* [What you have to do]: List every calendar year named in the passage about Breakthrough's work below, each once.

==== Quoted passage ====

Since the 2011 Tōhoku earthquake and Fukushima nuclear accident, Breakthrough's energy work has focused heavily on the future of nuclear energy. Along with a growing cohort of scientists, journalists, philanthropists, and other observers, we have made the case that energy abundance will require cheap, safe, and reliable nuclear energy. Toward that end, Breakthrough has been a leading advocate for innovation in advanced nuclear designs and business models.
In 2015, we published "Nature Unbound," Breakthrough's comprehensive framework for decoupling human well-being from natural resource use. As global population grows from 7 billion today to 10 or 11 billion by the end of the century, decoupling, we argue, is the precondition for successful global conservation.
Because of the outsized impact that global food systems have on both conservation and climate challenges, in 2016 Breakthrough launched a food and farming program to offer new ways of thinking about agricultural innovation and policy. In particular, we have made the case for industrial food systems. Large-scale industrial food systems are more land-, water-, and GHG-efficient than small scale low-intensity farming, and are better able to harness technology to increase land productivity.
Breakthrough remains a work in progress. We continue to engage friends, partner organizations, critics, and supporters to help us better understand and articulate a new environmentalism for the 21st century. We've defined this new school of thought as ecomodernism, a movement built on decoupling environmental impact from human well being. In 2015, 19 coauthors, including several Breakthrough representatives, published An Ecomodernist Manifesto, which laid out this new environmental vision and sparked a debate about the future of environmentalism that continues today.
For over a decade, we hosted the annual Breakthrough Dialogue in Sausalito, California. Since 2024, we organize and co-host the annual Abundance Conference in Washington, D.C.

==== Provided material ====

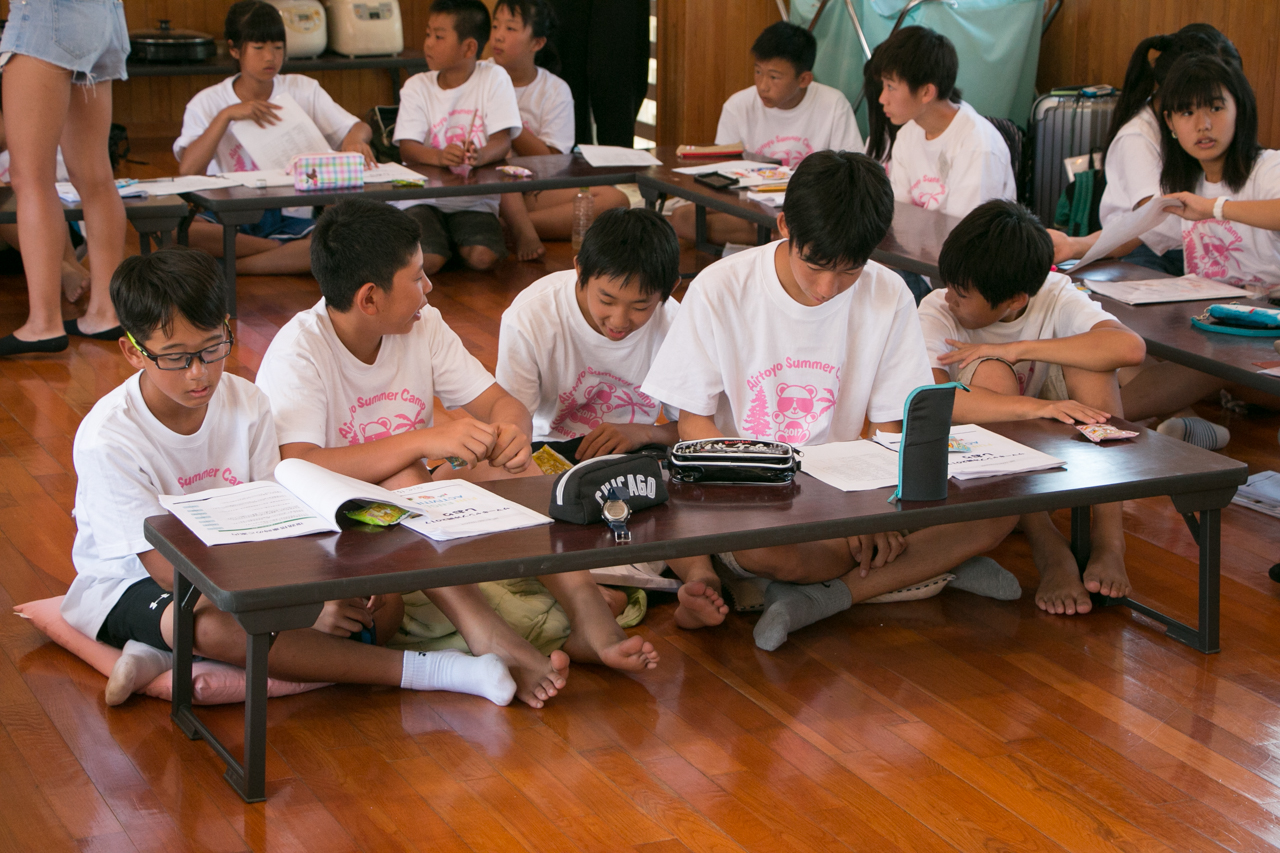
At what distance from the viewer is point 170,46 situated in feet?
23.7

====

* [Answer for the task]: 2011, 2015, 2016, 2024